Hi, thanks for sharing your results!

I'm afraid I did not really get how you derived Eq. 4: if I'm not mistaken,
∇ p(c ∣ xₜ) = − λ ∇ ℰ (c, xₜ) + λ ∇ 𝔼 [ ℰ (c, xₜ) ],
where the gradient ∇ is w.r.t. xₜ, and the expectation 𝔼 is over p(c ∣ xₜ).

Why have you decided to ignore the second term? Thank you in advance!

Jiwen Yu · Answer 1 · Sat Mar 25 2023 14:34:56 GMT+0800 (China Standard Time)

Hi, @denkorzh Thanks for your attention!
I get the Eq.4 just considering the Z in Eq.3 is a constant, then we discard this term after computing the $\nabla_{\mathbf{x}_t}\log(\cdot)$.
Could you tell me how you derived this expectation term? Perhaps we can find some better insights from it to help us improve our work! Look forward to your reply:)

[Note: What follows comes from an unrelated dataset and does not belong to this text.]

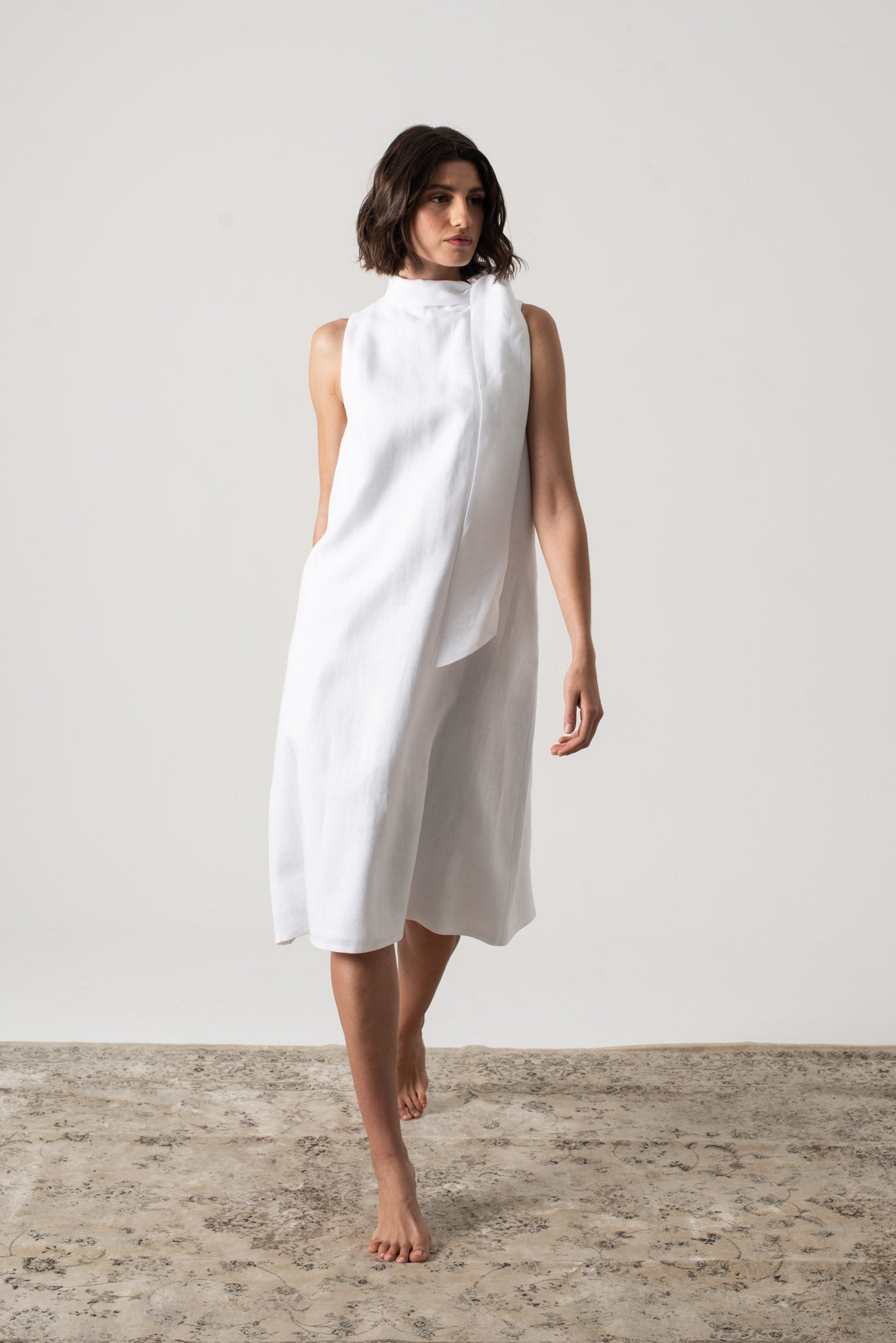knee length dresses for ladies Axel Tie Dress White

xjtupanda · Answer 2 · Sat Mar 25 2023 15:07:13 GMT+0800 (China Standard Time)

Hi, @denkorzh Thanks for your attention! I get the Eq.4 just considering the Z in Eq.3 is a constant, then we discard this term after computing the ∇xtlog(⋅)∇xtlog⁡(⋅)\nabla_{\mathbf{x}_t}\log(\cdot). Could you tell me how you derived this expectation term? Perhaps we can find some better insights from it to help us improve our work! Look forward to your reply:)

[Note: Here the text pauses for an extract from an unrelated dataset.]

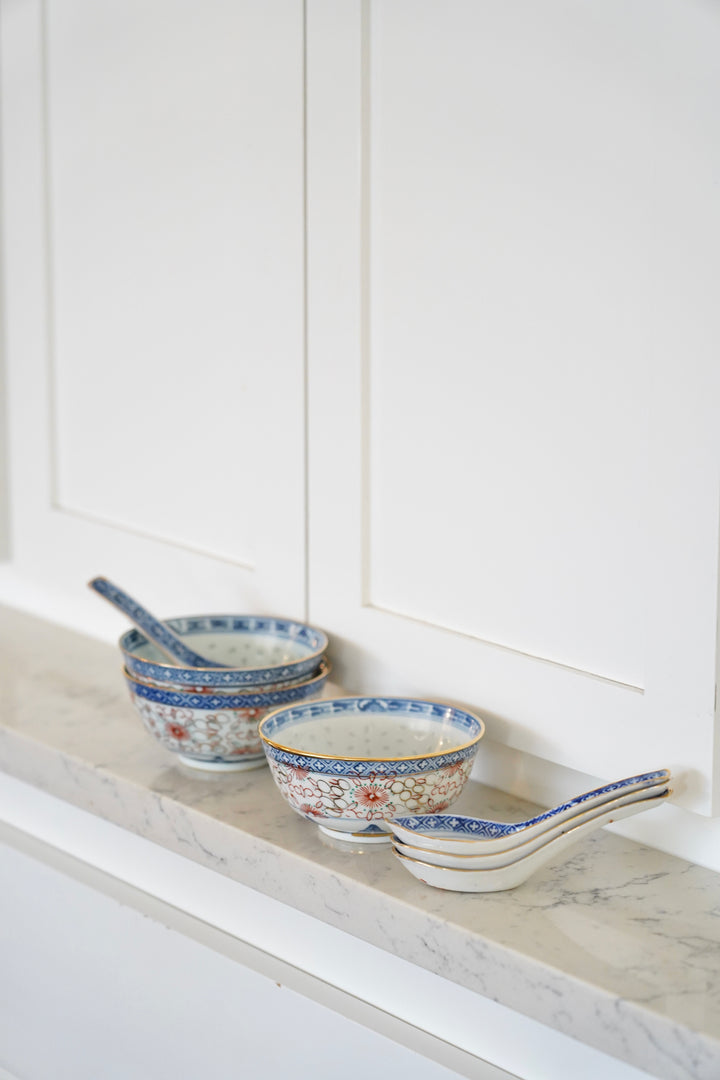 BLUE DRAGON RICE BOWLS & SPOONS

@vvictoryuki I have the similar confusion.
Writing the normalizing constant $Z=\int_c exp(-\lambda \mathcal{\epsilon(c, x_t)}) dc$ in expectation form, we have:
$$
Z=\mathbb{E}_{c \in p(c|x_t)} \ [\exp (-\lambda \mathcal{\epsilon(c, x_t)})]
$$
Plugging into $\log p(c|x_t) = -\lambda \mathcal{\epsilon(c, x_t)} - \log(Z)$ and take derivatives on both sides:
$$
\nabla \log p(c|x_t) = -\lambda \nabla \mathcal{\epsilon(c, x_t)} - \frac{\nabla \mathbb{E} [\exp (-\lambda \mathcal{\epsilon(c, x_t)})]}{Z}
$$
But the term Z, more specifically the $\mathbb{E} [\exp (-\lambda \mathcal{\epsilon(c, x_t)})]$ term, if I don't get it wrong, is a function of $x_t$, so the gradient term should not be discarded?

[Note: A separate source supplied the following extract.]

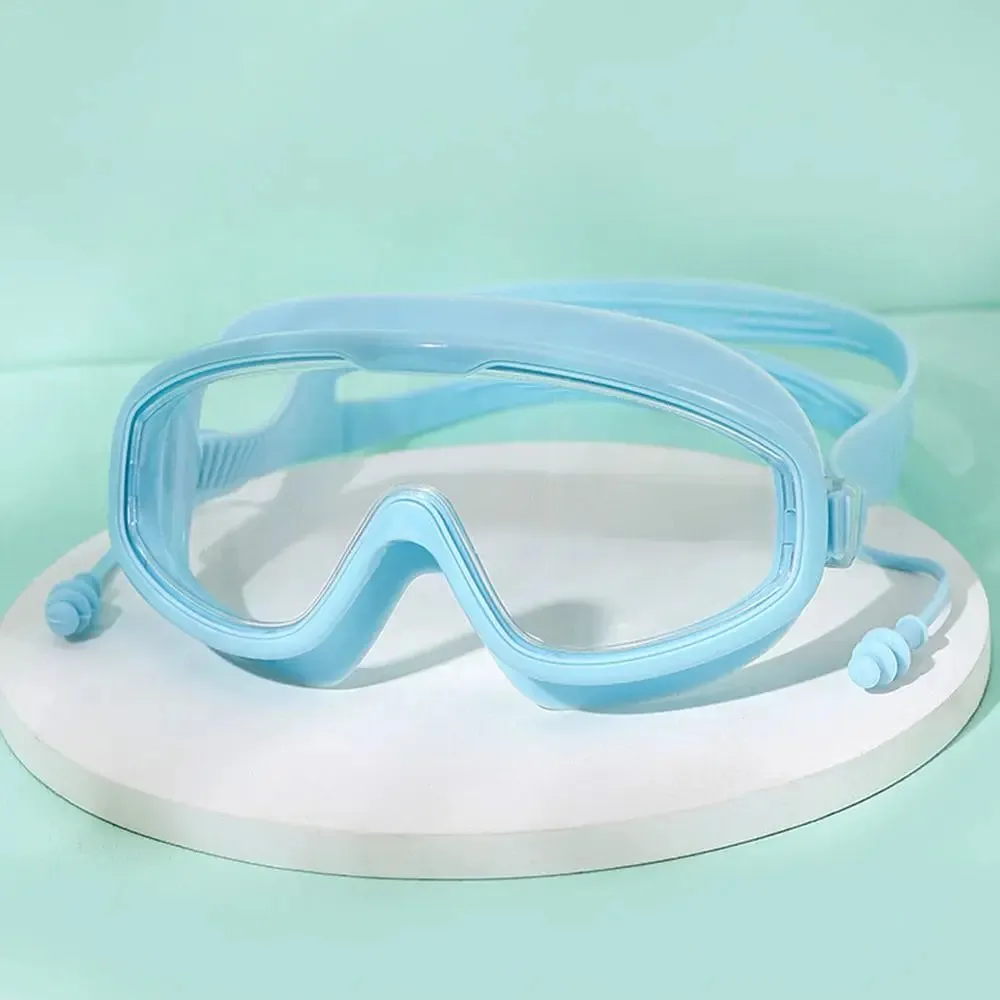 Anti-Fog Wide View Swim Goggles with Earplugs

Denis M Korzhenkov · Answer 3 · Mon Mar 27 2023 00:58:15 GMT+0800 (China Standard Time)

@vvictoryuki
Exactly, as @xjtupanda mentioned above, Z is a constant w.r.t. c but is a function of x_t.

Jiwen Yu · Answer 4 · Thu Apr 06 2023 13:58:24 GMT+0800 (China Standard Time)

Thank you for pointing out the shortcomings in our work. We will address the relevant inaccuracies in the latest arXiv version.